Overall, the authors have made efforts to address many of my concerns. Particularly, I appreciate the effort to include data regarding IDH and MGMT status within the data gathered from TCGA. However, there are still major issues in this study, some of which are new based on revisions provided.

- Incorrect nomenclature is still commonly used throughout the manuscript regarding glioma classification. Within the introduction, the terms "diffuse astroctyoma", "anaplastic astrocytoma", and "anaplastic oligodendroglioma" are mentioned; however, these diagnoses are no longer appropriate and are even discouraged. Further, it is incorrect to say "Astrocytic tumor, IDH-mutant, WHO grade 4"; instead, it is better classified simply as "Astrocytoma, IDH-mutant, WHO grade 4". These points might seem a simple matter of semantics; however, using correct terminology gives significant credence that the authors are knowledgeable about the topic they are writing about.
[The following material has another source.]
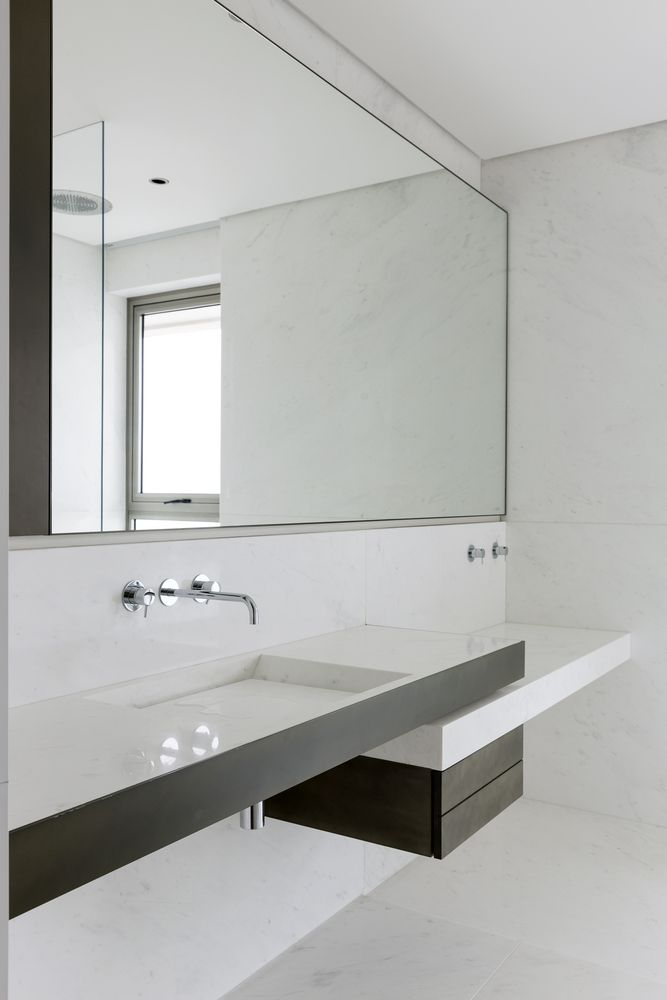 Large mirrors reflect the views and give the bathrooms a very bright and airy feel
- The term "Low-grade glioma (LGG)" includes not only the diffusely infiltrating tumors (i.e., Astroctyoma, IDH-mutant, WHO grade 2; and Oligodendroglioma, IDH-mutant & 1p/19q codeleted, WHO grade 2); but also includes additional grade 2 gliomas (I.e., PXA) as well as a variety of grade 1 gliomas (notably, pilocytic astrocytoma, amongst others). These circumscribed LGGs generally do NOT harbor IDH mutations. The authors should clarify this in the text. In the context of this particular paper, the authors refer to diffusely infiltrating LGG and do not seem to include the circumscribed astrocytic gliomas. 

- It is unclear to this reviewer why information about glioma epidemiology was included (lines 72-75). This seems outside of the scope of this study.
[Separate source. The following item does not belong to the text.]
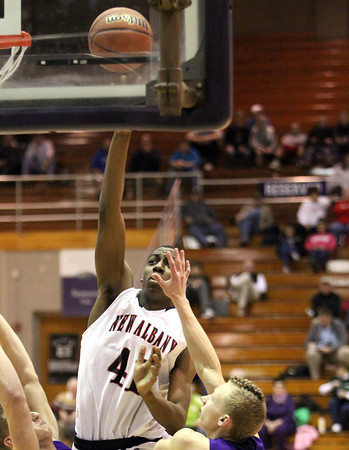 New Albany senior Anthony Edwards shoots in the lane aginst Seymour in 4A sectional play Tuesday night. Staff photo by C.E. Branham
- The authors should include that gross total surgical resection, when possible, is also part of the standard care for glioma (lines 75-77), especially high-grade glioma.

- The authors should comment more directly, probably in the results but definitely at least in the discussion, the limitation of having only found one primary glioma cell line with the AA genotype, as discussed in their response to my concern on this point. This is true of their response regarding HEK cell line data as well. These are important limitations which should be included in the discussion as elements of limitations of this study. 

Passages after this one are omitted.